[Taxacom] barcode of life: PS
deepreef at bishopmuseum.org
Sun Jul 4 19:36:53 CDT 2010
> > So, by anyone's metric, there are effectively no
> > biological reproductive barriers between these
> > two species [C. flavissima / C. vroliki ]
I think we differ in our meaning of the word "biological" in this case.
When I used it in the line above, I meant "intrinsic to the biology of the
organism". I would wager a lot of money that I could take any two
individuals of the two speies from anywhere within their respective ranges,
and they would be just as likely to produce viable offspring as any two
individuals from an established hybrid zone.
Of course, we don't know for sure -- because as far as I know, nobody has
done the experiment.
But what we REALLY don't know, and likely will not know for a long time, is
whether the reason the bulk populations are so consistently different is the
result of some sort of selection pressure keeping them that way, or is a
result of dynamic propensity to disperse over appropriate time scales (i.e.,
the hybrid zones are so narrow only because they came into existence only
> It is all about finding (describing) patterns in nature -
> patterns which "really are out there" (and need not have been if things
I've never, ever claimed that there are no patterns in nature.

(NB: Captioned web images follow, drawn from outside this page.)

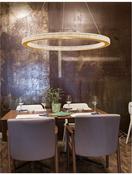 FIORE Antique Gold Brass Aluminium &amp; Acrylic LED 80 Watt 230 Volt 4452Lm 3000K IP20 D: 80 H1: 4 H2: 120 cm image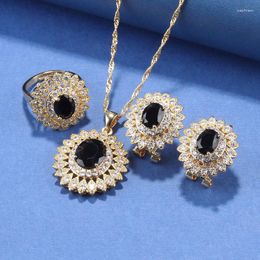 Necklace Earrings Set Middle East Jewelry Wedding Costume Flower Zircon Accessories Adjustable Ring Clip And Women Luxury Big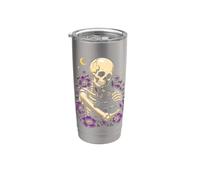 Gatto nero scheletro gotico floreale luna Halloween donne ragazze Bicchiere termico in acciaio inox doppia parete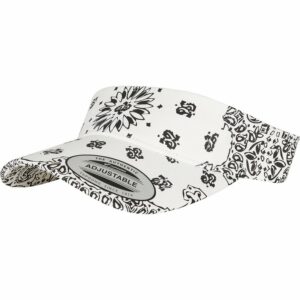 Bandana print visor (8888BP) - White, One size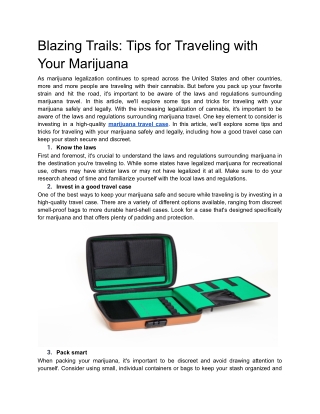 Blazing Trails_ Tips for Traveling with Your Marijuana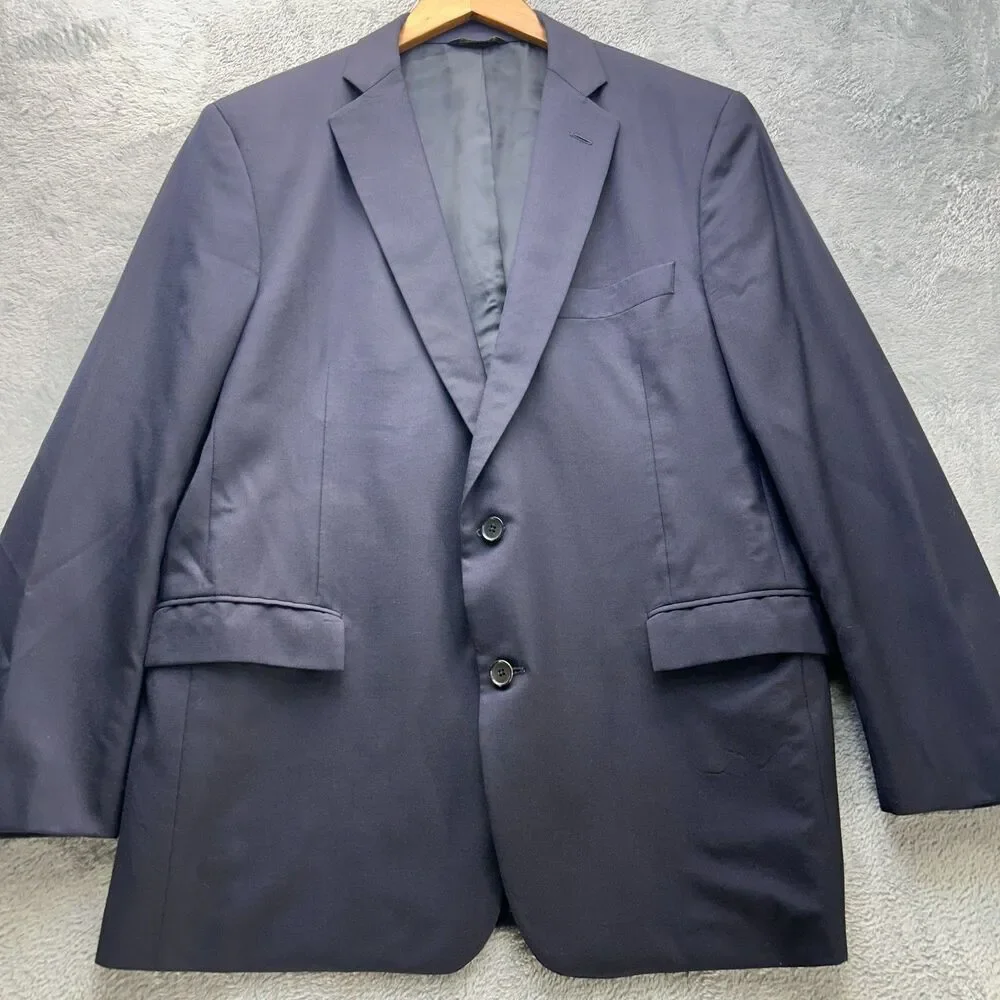Brooks Brothers Wool Suit Jacket Mens 44R Navy 2 Button Italian‎ Fabric Office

If there
were no patterns, there would be nothing for taxonomists to do. My only
contention is that evolution does not consistently produce sets of organims
that fit nicely into boxes we like to call "species" (by any definition of a
"species", BSC or otherwise). The argument is about the degree of
inconsistency (which, following your human-height example, essentially
translates into the shape of the bell-curve).
As I said in my last post, my own view of the shape of the average
bell-curve between species has gradually become broader (=less distinct)
over the years, as I accumulate more observations of natural populations.